[Date Prev][Date Next]
Re: Access control
John Borwick wrote:
Rich Graves wrote:
On Tue, 25 May 2004, John Borwick wrote:
Here's a rule I wrote yesterday:
access to dn.subtree="ou=Users,dc=wfu,dc=edu"
by * read
What is the performance impact of this?
This sounds lame, but to "optimize" the rule I put it at the beginning
of the access list. It's #2 after "access to attr=userPassword by *
none", since the data will be used so frequently.

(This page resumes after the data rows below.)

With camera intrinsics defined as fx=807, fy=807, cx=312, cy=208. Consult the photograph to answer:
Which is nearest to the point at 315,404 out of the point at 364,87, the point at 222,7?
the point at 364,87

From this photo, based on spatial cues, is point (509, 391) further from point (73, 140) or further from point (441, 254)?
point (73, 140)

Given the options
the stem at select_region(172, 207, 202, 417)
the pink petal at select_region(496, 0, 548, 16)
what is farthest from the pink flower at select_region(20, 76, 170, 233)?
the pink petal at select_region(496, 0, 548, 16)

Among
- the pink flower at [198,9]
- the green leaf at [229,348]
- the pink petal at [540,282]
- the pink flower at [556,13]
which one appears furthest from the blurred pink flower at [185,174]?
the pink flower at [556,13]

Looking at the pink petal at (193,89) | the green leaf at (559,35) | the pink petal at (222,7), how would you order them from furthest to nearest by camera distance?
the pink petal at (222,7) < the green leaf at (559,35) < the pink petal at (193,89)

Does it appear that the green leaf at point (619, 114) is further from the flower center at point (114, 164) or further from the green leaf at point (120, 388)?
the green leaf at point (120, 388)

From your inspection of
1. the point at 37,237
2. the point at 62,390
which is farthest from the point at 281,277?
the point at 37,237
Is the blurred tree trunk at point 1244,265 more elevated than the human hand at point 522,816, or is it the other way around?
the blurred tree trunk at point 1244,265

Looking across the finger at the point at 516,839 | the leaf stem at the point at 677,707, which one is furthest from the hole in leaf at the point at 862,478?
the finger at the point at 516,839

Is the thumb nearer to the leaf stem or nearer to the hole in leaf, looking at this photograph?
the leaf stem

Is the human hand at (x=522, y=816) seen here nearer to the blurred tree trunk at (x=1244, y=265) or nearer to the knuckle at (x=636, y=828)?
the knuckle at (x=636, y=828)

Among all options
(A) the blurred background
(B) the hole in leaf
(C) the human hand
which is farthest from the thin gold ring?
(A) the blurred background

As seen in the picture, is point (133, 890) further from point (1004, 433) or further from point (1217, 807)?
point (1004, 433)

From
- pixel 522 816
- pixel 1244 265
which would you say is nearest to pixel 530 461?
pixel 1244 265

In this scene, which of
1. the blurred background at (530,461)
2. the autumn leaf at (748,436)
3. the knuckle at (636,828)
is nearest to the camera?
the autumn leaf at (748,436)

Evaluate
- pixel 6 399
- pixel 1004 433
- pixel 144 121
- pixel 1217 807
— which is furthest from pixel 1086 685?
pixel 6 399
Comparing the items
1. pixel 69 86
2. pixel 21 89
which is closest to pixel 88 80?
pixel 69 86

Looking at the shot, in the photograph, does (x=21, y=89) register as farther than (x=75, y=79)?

When running with "slapd -d -1" to test different variations of the
rule, it looks like slapd iterates through each rule for each
attribute, starting with the meta-attribute "entry".
My guess is that, presuming the request is for all data available, the
# of rule matches for each entry looks like
Let N = rule's position in list of rules
N * number attributes in search filter
+ N * number of attributes in record (presuming success)
So, a successful objectclass=* search with a limit of 100 entries, for
users with an average of 20 attributes, for a rule like the above in
position #10 in the list of rules, would be something like
100 entries * (20 attributes + 1 search attribute) * 10th in position
= 21000 rule evaluations
Please correct me if I am wrong. I'm not an expert at how LDAP
performs access control.
There is some caching, but yes, in general that is correct.
Note that N <what> evaluations per entry per attr occur,
but (usually) only 1 <who> evaluation is performed, for
the only <what> that matches.
There might still be room for more caching (I doubt, but I
wouldn't be too assertive on the subject), but what slapd does
in checking permission is definitely sufficient and almost
surely required; I wouldn't change it without extreme care.